Kelly McGillis, beguiling new girl in town, steals whatever excuse for a show there is to steal tonight in "Private Sessions," a mournfully simplistic two-hour NBC movie (at 9 on Channel 4) that also serves as the pilot for a potential series starring Mike Farrell, one of the least interesting actors of our time but also, he is always reminding us, one of the most "concerned." With a capital "con."
As Dr. Joe Braden, a Manhattan therapist, Farrell is the consummate Muppie -- Middle-aged Urban Professional. He jogs, he works out on Nautilus machines, he plays the clarinet for relaxation, he eats falafel at lunch, he's trying to maintain a friendly relationship with his ex-wife, and his adorable daughter has presented him with a basset hound he mock-grudgingly adopts.
Let's face it: Joe's the kind of guy who could bore you to death during a two-minute elevator ride.
But into his office tonight comes McGillis as patient Jennifer Coles, suffering from a bad but dramatically exploitable case of chronic nymphomania. She even seduces a guest at her father's birthday party! Later it evolves that the father (Robert Vaughn, still snarling after all these years) is to blame; when Jennifer was 9, she was molested by one of Daddy's clients, and his refusal to believe her, and his insistence on ignoring the incident, caused her slavery to sexual impulses.
It's a textbook case, one that would scarcely be a challenge for The Playboy Advisor, but McGillis, who made a very noticeable movie debut in "Reuben, Reuben" and is a current sensation in "Witness," gives Jennifer an affecting sense of harried desperation. She certainly does know how to use accusing eyes. However, if Jennifer were a real person, she would have walked out of the doctor's office just minutes into her first visit, when this ridiculous exchange occurs:
Jennifer (shaking nervously): "Is it all right that I smoke?" Dr. Joe: "No." Jennifer: "Why not?" Dr. Joe: "Those are my rules." You don't have to be a suspicious sort to perceive from such twaddle that Mr. Missionary Mike Farrell had some sort of input into the script by Thom Thomas; thus does the character, who is supposed to appeal to us as a common-sense regular (Dr.) Joe, come off as a sanctimonious priss.

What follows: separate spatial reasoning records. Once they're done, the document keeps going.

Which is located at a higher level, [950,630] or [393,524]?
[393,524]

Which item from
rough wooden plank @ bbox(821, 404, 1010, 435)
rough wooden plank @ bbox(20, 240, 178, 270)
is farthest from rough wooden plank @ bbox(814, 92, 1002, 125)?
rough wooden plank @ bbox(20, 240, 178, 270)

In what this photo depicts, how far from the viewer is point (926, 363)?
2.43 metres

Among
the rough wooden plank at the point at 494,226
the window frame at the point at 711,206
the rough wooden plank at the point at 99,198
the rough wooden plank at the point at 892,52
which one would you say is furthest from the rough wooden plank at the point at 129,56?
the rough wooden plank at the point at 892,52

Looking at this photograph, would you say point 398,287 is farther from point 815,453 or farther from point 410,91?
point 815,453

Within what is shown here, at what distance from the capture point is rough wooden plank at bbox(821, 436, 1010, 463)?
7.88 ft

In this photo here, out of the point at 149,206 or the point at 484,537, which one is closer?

As a series, "Private Sessions" would apparently be a landlocked "Love Boat," with guest neurotics spilling their guts and getting tidy prescriptions for happiness, even though the pilot feigns indignation at mass-marketed shrink-think. Tonight's other walking problem is Tom Bosley as a cab driver suffering headaches and hallucinating "voices." But Dr. Joe is on the case! The guilty party turns out to be the cab company, which has installed in its cabs new carpeting treated with a toxic chemical that induced the symptoms.
Among the cutesy details supplied for the series are Maureen Stapleton as a kind of Mother Freud, the psychiatrist who shares offices with the hapless therapist, and even such contrived foils as a funny ethnic doorman with whom the good doc exchanges limp quips. It's all about as appealing and genuine as the acidic grin Farrell tries to pass off as a smile. Essentially he's playing the same angel-sent-to-earth that Michael Landon plays on "Highway to Heaven," but Landon is a pillar of believability by comparison.